The title makes for a good sound byte. The title comes from a CNBC interview with William Dunkelberg,Chief Economist of the National Federation of Independent Business (NFIB). In that interview Mr. Dunkelberg makes it plain that our economic malaise is a debt problem. In the course of the interview (Unknown person at the 6:53 mark), the statement is made that "... this is not a traditional recession. this is a recession caused by too much debt. Debt went from 120% of GDP in the '50s to 360% of GDP now."
Since the consumer is busy paying down debt, they are not buying. Consequently, the stimulus programs being proposed by Obama will not work because businesses will not hire unless there is a demand for new employees in order to increase production. One could even make the case that the recent bankruptcy of Obama's showcase green energy company, Solyndra is a precursor pointing to the stimulus programs eventually failing.

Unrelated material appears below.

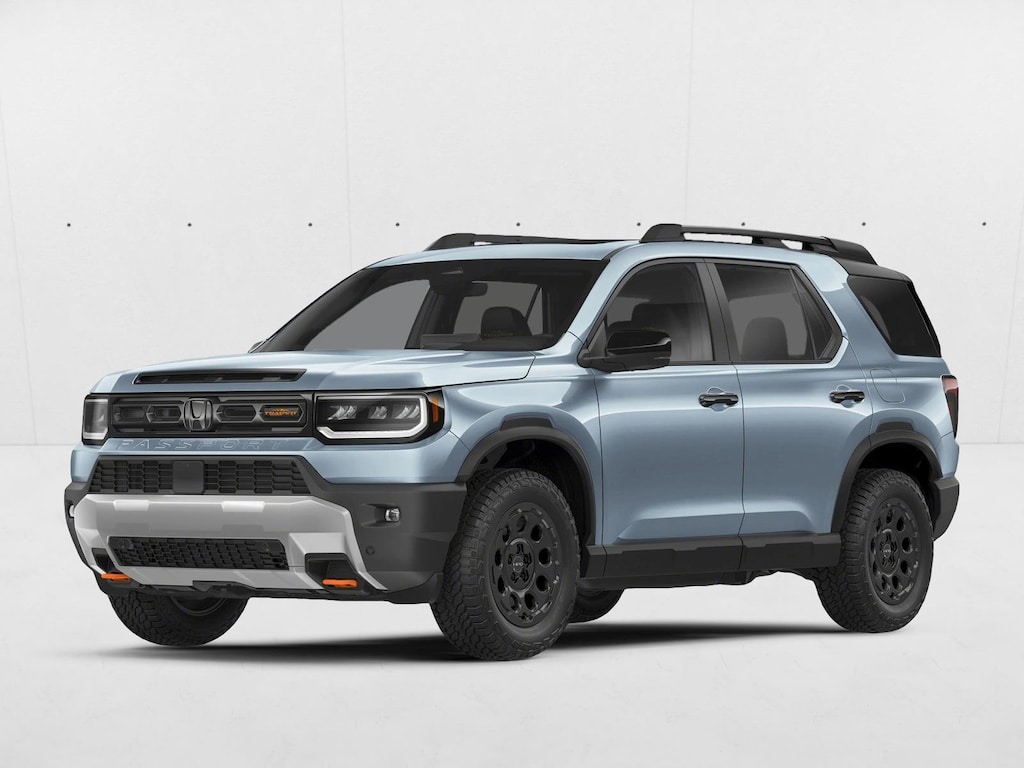 New 2026 Honda Passport TrailSport Blackout SUV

The interview gets to the point at the 3:40 mark. At the 4:40 mark Steve Liesman asks Mr. Dunkelberg if reducing the marginal cost of hiring will help. The answer was essentially no. Mr. Dunkelberg says that what he needs is customers and they are not buying. Mr. Dunkelberg does go on to state that businesses would not be interested in hiring since it would not significantly improve the ability of companies to make a profit. Following Mr. Dunkelberg interview, in an unrelated interview Representative Jeb Hensarling (R,TX) made the complimentary statement that temporary tax relief would only bring temporary jobs.
Stimulus programs that provide amorphous "incentives" and "tax breaks" to businesses will not resolve our economic malaise. Government job creation in this manner is an oxymoron.